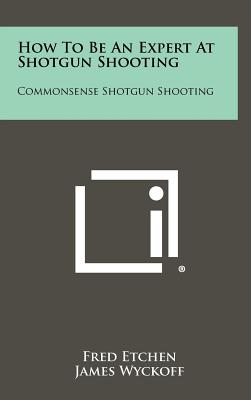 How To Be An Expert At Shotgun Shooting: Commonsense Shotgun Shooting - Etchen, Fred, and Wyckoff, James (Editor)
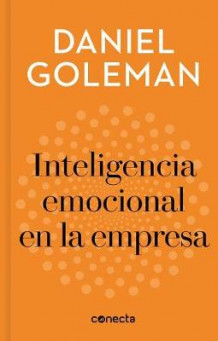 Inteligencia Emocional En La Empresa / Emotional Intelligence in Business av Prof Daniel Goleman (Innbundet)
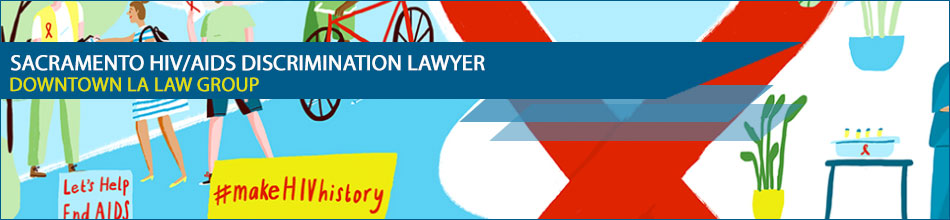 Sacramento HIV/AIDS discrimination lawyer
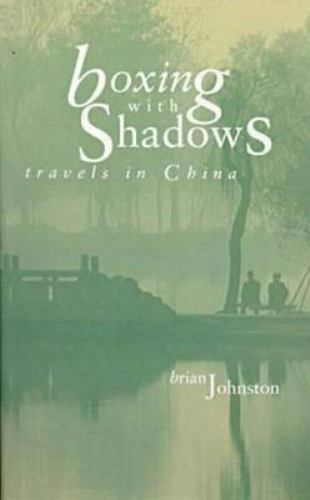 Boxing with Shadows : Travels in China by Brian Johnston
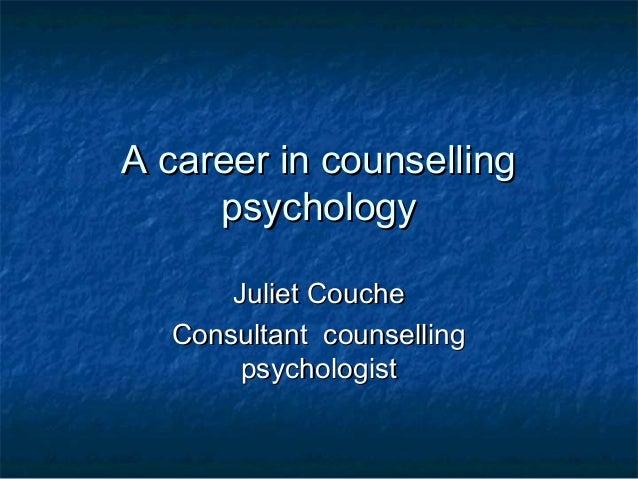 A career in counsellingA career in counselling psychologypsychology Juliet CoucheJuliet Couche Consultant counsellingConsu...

____________

**BRIEF:** In your copy of the records above, include no pictures and match every line exactly.

**EXPECTED OUTPUT:**
 How To Be An Expert At Shotgun Shooting: Commonsense Shotgun Shooting - Etchen, Fred, and Wyckoff, James (Editor)
 Inteligencia Emocional En La Empresa / Emotional Intelligence in Business av Prof Daniel Goleman (Innbundet)
 Sacramento HIV/AIDS discrimination lawyer
 Boxing with Shadows : Travels in China by Brian Johnston
 A career in counsellingA career in counselling psychologypsychology Juliet CoucheJuliet Couche Consultant counsellingConsu...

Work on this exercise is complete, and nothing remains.